=== Text extract ===
To avoid this double taxation, Japan offers the 外国税額控除 (foreign tax credit). By filing 確定申告, you can credit the foreign tax paid against your Japanese tax liability. In effect, the US-withheld 10% reduces your Japanese tax by the same amount, so your total tax stays close to 20.315% rather than 28.3%.

To claim the 外国税額控除, you must file 確定申告 and attach the 外国税額控除に関する明細書 (foreign tax credit statement). Your broker will provide a 年間取引報告書 (annual transaction report) showing the foreign taxes withheld.

Important for US stock investors

The 外国税額控除 only works for dividends outside NISA. Dividends from US stocks held in a NISA account are still subject to the 10% US withholding tax, but you cannot claim the foreign tax credit because NISA income is non-taxable in Japan — there is no Japanese tax to credit against. This means US stock dividends in NISA lose 10% to US tax with no way to recover it. Japanese stocks in NISA avoid this issue entirely.

Loss offsetting and carryforward — 損益通算と繰越控除

Japan allows you to offset investment losses against gains to reduce your tax bill. There are two mechanisms:

損益通算 — Same-year offsetting

Within the same calendar year, you can net capital gains against capital losses. You can also offset dividend income against capital losses if you elect 申告分離課税 for your dividends. Within a single 特定口座(源泉徴収あり), this happens automatically. Across multiple brokers, you must file 確定申告.

繰越控除 — Loss carryforward (up to 3 years)

If your net result for the year is still a loss after offsetting, you can carry that loss forward for up to 3 years (上場株式等に係る譲渡損失の繰越控除). In future years, the carried-forward loss offsets gains, potentially reducing or eliminating your tax.

Example: In 2025, you have a net loss of ¥2,000,000 from stock trading. In 2026, you make a ¥1,500,000 gain. Instead of paying tax on the full ¥1,500,000, you offset it with the carried-forward loss, leaving only zero taxable gain (and ¥500,000 loss still available to carry into 2027).

Critical requirement

To use loss carryforward, you must file 確定申告 every year — including years when you have no gains. If you skip filing in any year, the carryforward chain is broken and the remaining loss expires. This is true even if you use 特定口座(源泉徴収あり) and would otherwise not need to file.

When to file 確定申告 even with 源泉徴収あり — 確定申告した方がいい場合

If you use 特定口座(源泉徴収あり), you are not required to file a tax return for your investment income. However, there are several situations where filing voluntarily can save you money:

  • You have accounts at multiple brokers — gains at one broker cannot automatically offset losses at another. Filing lets you combine them and get a refund for over-withheld tax.
  • You had a net loss this year — filing establishes the loss for the 3-year carryforward, which can offset future gains.
  • Your total income is low — if your total taxable income (including employment) puts you in a tax bracket below 20.315%, choosing 総合課税 for dividends could result in a lower effective rate. This is especially relevant for part-time workers, students, or those who arrived/left mid-year.
=== Task data ===
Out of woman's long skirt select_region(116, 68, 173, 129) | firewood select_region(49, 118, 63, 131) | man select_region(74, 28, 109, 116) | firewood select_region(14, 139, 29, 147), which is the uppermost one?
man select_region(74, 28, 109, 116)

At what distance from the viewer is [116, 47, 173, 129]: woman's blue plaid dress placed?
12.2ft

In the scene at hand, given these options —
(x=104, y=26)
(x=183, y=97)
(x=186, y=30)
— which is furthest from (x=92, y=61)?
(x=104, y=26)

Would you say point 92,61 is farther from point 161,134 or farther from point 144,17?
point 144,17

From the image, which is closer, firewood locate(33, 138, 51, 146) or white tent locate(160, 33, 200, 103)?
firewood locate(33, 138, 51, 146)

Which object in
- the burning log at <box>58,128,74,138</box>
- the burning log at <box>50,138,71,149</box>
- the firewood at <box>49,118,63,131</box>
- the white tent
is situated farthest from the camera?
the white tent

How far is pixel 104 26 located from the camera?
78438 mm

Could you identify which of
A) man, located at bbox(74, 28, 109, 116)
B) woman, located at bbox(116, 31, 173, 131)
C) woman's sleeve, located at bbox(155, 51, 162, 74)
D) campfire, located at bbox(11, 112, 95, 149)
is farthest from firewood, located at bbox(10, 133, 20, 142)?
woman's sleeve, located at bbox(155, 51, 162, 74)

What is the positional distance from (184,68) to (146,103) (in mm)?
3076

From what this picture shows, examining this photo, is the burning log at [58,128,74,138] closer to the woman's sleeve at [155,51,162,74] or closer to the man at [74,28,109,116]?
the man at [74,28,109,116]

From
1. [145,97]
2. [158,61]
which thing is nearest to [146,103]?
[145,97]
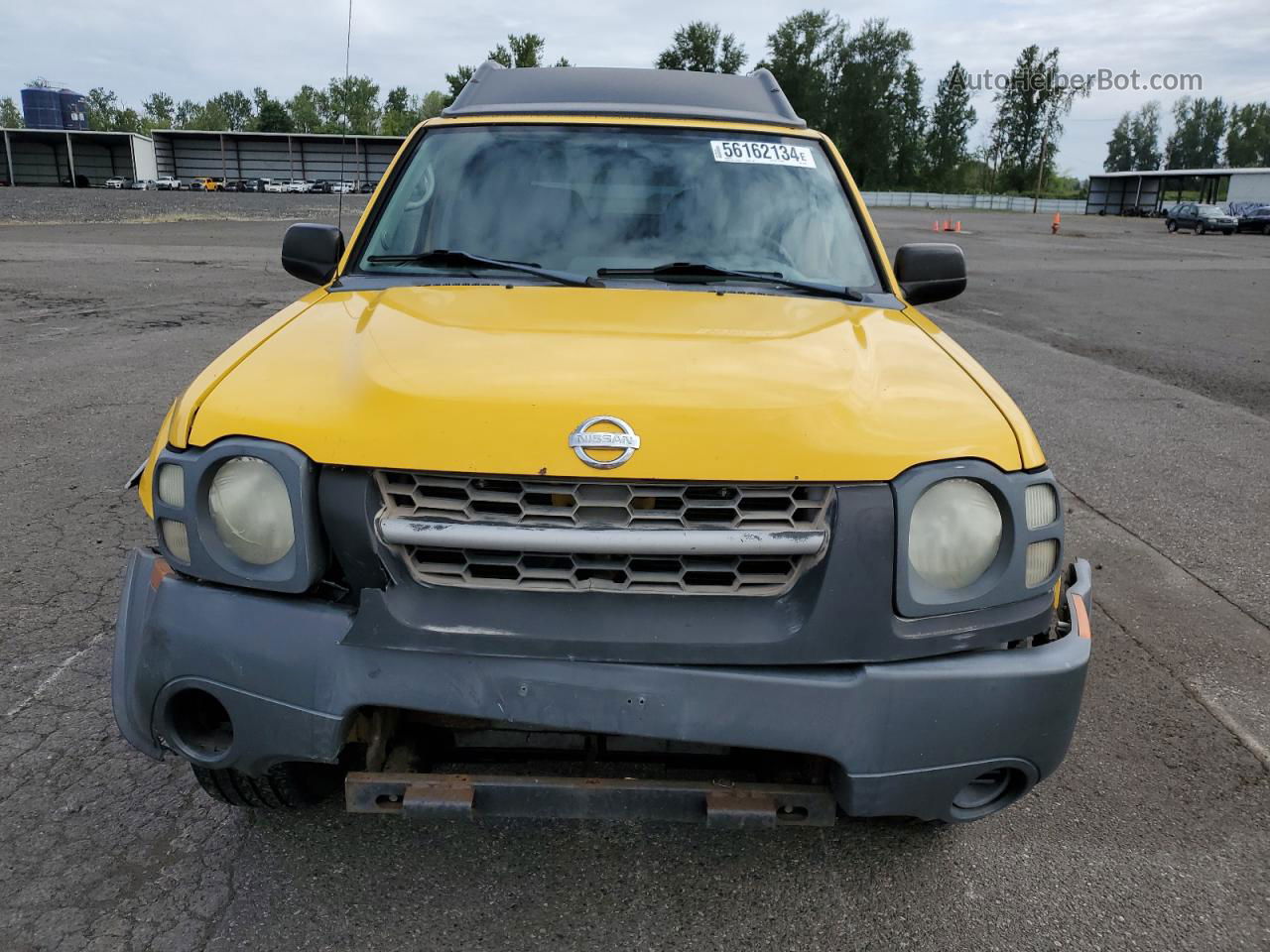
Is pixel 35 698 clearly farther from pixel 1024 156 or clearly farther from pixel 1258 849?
pixel 1024 156

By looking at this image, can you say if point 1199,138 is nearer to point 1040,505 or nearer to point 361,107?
point 361,107

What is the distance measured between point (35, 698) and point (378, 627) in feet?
6.04

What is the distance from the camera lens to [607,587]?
1919 millimetres

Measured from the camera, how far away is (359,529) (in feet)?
6.30

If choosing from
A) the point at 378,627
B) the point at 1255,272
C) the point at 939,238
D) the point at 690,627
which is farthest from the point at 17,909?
the point at 939,238

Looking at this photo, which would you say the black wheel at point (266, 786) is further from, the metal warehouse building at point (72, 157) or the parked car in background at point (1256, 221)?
the metal warehouse building at point (72, 157)

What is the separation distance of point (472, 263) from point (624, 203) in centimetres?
56

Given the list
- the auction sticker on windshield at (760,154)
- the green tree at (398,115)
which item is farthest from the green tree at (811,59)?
the auction sticker on windshield at (760,154)

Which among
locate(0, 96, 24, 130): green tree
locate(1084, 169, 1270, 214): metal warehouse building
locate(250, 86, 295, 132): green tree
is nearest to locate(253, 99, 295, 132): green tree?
locate(250, 86, 295, 132): green tree

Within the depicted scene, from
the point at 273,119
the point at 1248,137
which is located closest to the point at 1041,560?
the point at 273,119

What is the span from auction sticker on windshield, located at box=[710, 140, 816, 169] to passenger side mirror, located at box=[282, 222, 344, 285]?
1341 mm

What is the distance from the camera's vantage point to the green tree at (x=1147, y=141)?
133 meters

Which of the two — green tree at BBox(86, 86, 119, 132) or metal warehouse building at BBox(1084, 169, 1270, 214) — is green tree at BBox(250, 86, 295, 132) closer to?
green tree at BBox(86, 86, 119, 132)

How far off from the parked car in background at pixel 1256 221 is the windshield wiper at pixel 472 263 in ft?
171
===
## Exercise instructions
A) According to the text on Japanese investment taxes, for how many years can a net loss be carried forward?
B) Return the rows verbatim, starting at the line that contains "Within the depicted scene, from" and ending with the final line of the rows.

## Answers to each task
A) Up to 3 years.

B)
Within the depicted scene, from
the point at 273,119
the point at 1248,137
which is located closest to the point at 1041,560?
the point at 273,119

What is the span from auction sticker on windshield, located at box=[710, 140, 816, 169] to passenger side mirror, located at box=[282, 222, 344, 285]?
1341 mm

What is the distance from the camera's vantage point to the green tree at (x=1147, y=141)?
133 meters

Which of the two — green tree at BBox(86, 86, 119, 132) or metal warehouse building at BBox(1084, 169, 1270, 214) — is green tree at BBox(250, 86, 295, 132) closer to?
green tree at BBox(86, 86, 119, 132)

How far off from the parked car in background at pixel 1256 221 is the windshield wiper at pixel 472 263 in ft?
171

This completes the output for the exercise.